Question 6: Do you have a publisher?
Answer 6: No. I am currently planning to self-publish (hard copy and digital) and don't intend to actively seek out a publisher. That being said, if the option came up to work with a publishing company, it would receive my full consideration.

Question 7: Aren't you worried about your stomach?
Answer 7: Nope! I have a mighty strong stomach that can handle most anything I throw at it with ease. That being said, I expect to get sick at least once while in China. As I wrote in this post earlier this year, that's just part of playing the game. Such is life.

Question 8: Is there anything you won't eat?
Answer 8: I'll eat anything so long as it isn't endangered or a primate. Anything else is fair game. Sometimes this question is a polite way of asking if I plan to eat dog. With apologies to any dog lovers in the audience, the answer is yes: if dog is available as a street food, I will eat it.

Question 9: How can I help?
Answer 9: Thanks for asking! In general, I am just happy to have your encouragement, whether spoken or unspoken.
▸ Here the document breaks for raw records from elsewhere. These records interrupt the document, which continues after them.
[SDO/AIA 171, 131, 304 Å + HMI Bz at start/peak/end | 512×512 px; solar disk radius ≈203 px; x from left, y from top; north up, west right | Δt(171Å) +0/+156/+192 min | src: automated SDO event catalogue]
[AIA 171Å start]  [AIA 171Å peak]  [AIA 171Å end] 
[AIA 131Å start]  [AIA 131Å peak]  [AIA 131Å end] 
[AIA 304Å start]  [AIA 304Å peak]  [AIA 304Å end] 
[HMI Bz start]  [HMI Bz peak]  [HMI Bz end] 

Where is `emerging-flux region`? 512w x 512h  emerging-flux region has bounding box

If you want to pitch in more tangibly, I encourage you to follow the blog (click that link on the right sidebar) and comment regularly. Once I have my Twitter and Facebook pages established, you can follow me there as well (in the meantime, you can find my personal page on Facebook). If you are really moved to help out, you are also welcome to make a donation with the PayPal button over there on the right. As I noted in answer 3 above, I am paying for this trip myself and am not counting on receiving any donations. Several people asked, though, so I set up the donation button. If you are so compelled, I thank you most graciously. I will make an effort to repay your kind generosity in some way, whether it be a postcard from China, a free copy of my book once it's done, or some sort of mystery prize.

Question 10: I was told there would be pie. Is there pie?
Answer 10: No, I'm sorry to say you were misinformed...there is no pie available on this website.